AIM =
Give every line from the one with "Of all the items listed as" through the end of the rows as a Markdown table with the columns No. and Line. Number the lines in order, skip blank lines, and leave the pictures out.

DATASET ENTRIES =
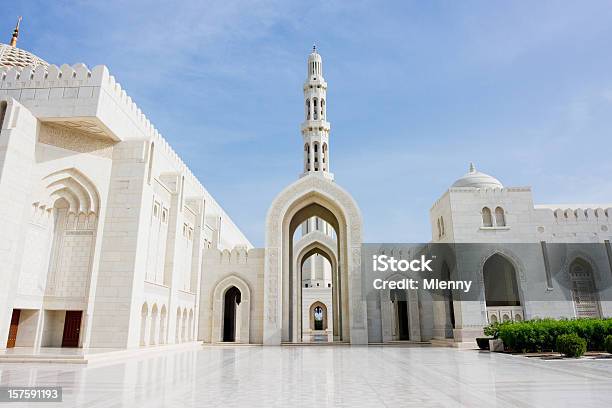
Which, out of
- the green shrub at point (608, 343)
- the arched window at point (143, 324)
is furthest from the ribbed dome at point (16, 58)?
the green shrub at point (608, 343)

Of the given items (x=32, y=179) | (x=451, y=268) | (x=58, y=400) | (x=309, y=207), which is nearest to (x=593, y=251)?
(x=451, y=268)

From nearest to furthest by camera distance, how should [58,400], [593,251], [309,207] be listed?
[58,400] < [593,251] < [309,207]

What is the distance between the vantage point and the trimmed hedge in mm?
13250

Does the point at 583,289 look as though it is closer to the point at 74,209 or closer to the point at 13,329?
the point at 74,209

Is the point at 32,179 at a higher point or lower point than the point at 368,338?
higher

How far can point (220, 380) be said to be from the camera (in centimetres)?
771

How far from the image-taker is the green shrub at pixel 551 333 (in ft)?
43.5

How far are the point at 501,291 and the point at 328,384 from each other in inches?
683

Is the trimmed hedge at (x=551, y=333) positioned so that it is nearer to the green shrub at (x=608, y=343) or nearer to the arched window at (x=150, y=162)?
the green shrub at (x=608, y=343)

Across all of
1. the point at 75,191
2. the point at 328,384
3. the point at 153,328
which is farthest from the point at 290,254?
the point at 328,384

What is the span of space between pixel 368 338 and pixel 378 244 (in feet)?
15.8

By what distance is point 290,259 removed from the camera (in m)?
24.0

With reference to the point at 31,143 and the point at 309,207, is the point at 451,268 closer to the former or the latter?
the point at 309,207

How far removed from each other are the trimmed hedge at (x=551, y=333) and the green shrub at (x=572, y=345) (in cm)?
104
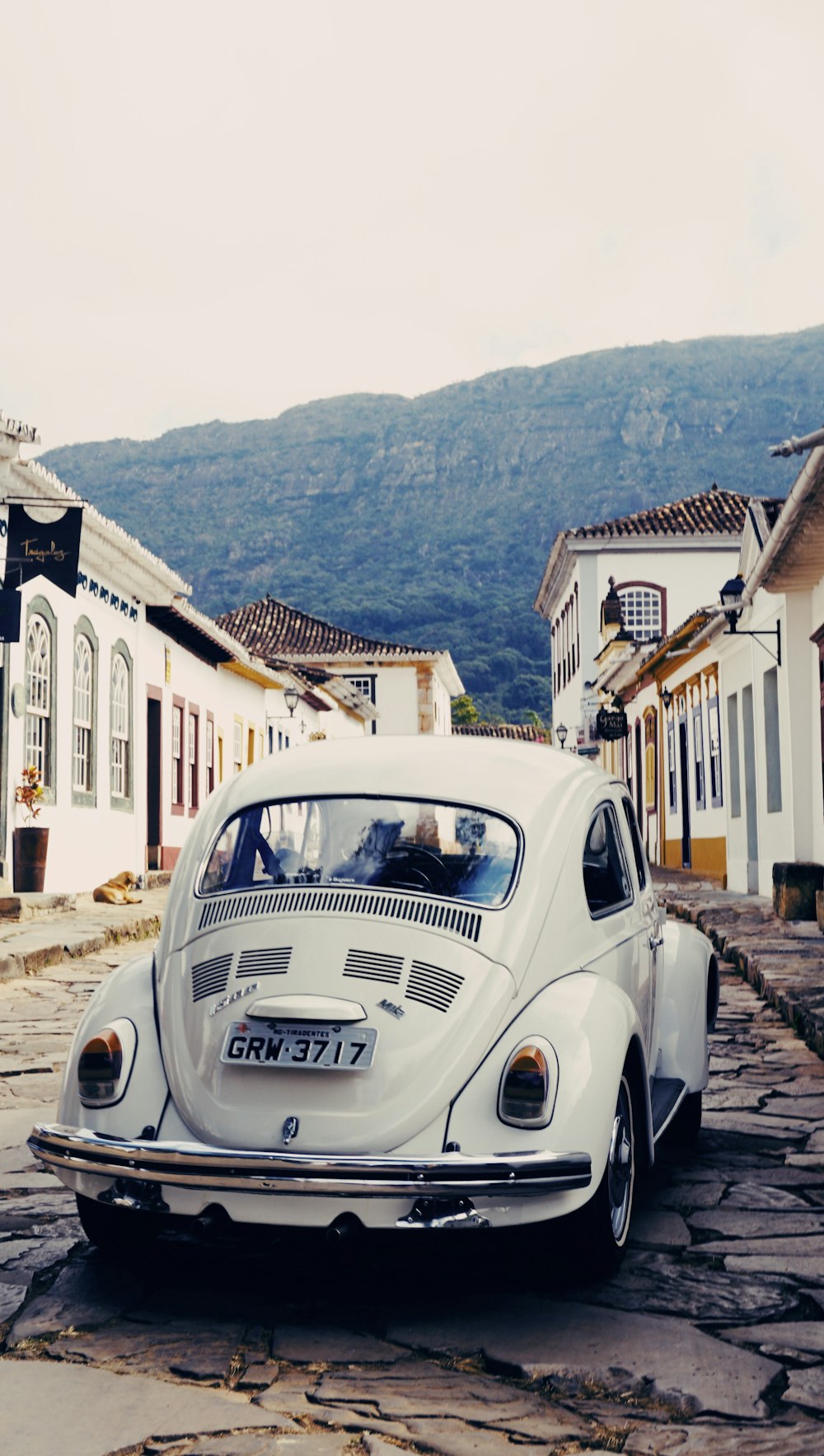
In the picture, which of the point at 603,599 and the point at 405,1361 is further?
the point at 603,599

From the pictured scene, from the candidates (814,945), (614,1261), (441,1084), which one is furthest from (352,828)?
(814,945)

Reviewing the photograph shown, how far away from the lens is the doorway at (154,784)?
83.5 ft

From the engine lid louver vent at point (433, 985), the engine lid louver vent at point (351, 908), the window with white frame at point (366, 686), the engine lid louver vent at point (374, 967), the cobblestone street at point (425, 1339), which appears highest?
the window with white frame at point (366, 686)

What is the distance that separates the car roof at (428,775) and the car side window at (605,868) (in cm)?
17

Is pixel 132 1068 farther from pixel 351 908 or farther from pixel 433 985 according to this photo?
pixel 433 985

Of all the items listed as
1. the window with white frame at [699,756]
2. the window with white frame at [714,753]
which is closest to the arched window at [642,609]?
the window with white frame at [699,756]

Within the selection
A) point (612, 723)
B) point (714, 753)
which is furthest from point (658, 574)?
point (714, 753)

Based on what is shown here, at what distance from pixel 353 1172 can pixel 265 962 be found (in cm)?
73

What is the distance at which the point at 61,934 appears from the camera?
14.2 m

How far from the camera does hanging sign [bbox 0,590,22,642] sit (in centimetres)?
1581

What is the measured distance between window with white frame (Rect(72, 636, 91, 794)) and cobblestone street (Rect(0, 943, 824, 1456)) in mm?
15243

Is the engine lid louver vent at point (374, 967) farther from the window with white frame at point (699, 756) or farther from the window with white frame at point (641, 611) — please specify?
the window with white frame at point (641, 611)

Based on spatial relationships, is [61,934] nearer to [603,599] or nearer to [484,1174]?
[484,1174]

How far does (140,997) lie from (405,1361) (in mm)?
1441
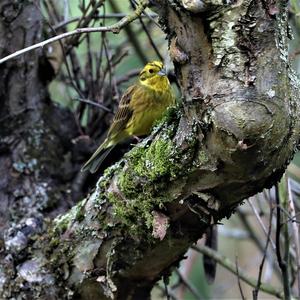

THE OUTPUT =
| No. | Line |
|---|---|
| 1 | Of all the items listed as |
| 2 | 1. the window with white frame at [699,756] |
| 3 | 2. the window with white frame at [714,753] |
| 4 | which is closest to the arched window at [642,609]? |
| 5 | the window with white frame at [699,756] |
| 6 | Within the selection |
| 7 | A) point (612, 723) |
| 8 | B) point (714, 753) |
| 9 | which is furthest from point (658, 574)? |
| 10 | point (714, 753) |
| 11 | Based on what is shown here, at what distance from pixel 353 1172 can pixel 265 962 be found (in cm)? |
| 12 | 73 |
| 13 | What is the distance at which the point at 61,934 appears from the camera? |
| 14 | 14.2 m |
| 15 | How far from the camera does hanging sign [bbox 0,590,22,642] sit (in centimetres)? |
| 16 | 1581 |
| 17 | What is the measured distance between window with white frame (Rect(72, 636, 91, 794)) and cobblestone street (Rect(0, 943, 824, 1456)) in mm? |
| 18 | 15243 |
| 19 | Is the engine lid louver vent at point (374, 967) farther from the window with white frame at point (699, 756) or farther from the window with white frame at point (641, 611) — please specify? |
| 20 | the window with white frame at point (641, 611) |
| 21 | Based on spatial relationships, is [61,934] nearer to [603,599] or nearer to [484,1174]? |
| 22 | [484,1174] |
| 23 | How far does (140,997) lie from (405,1361) (in mm)? |
| 24 | 1441 |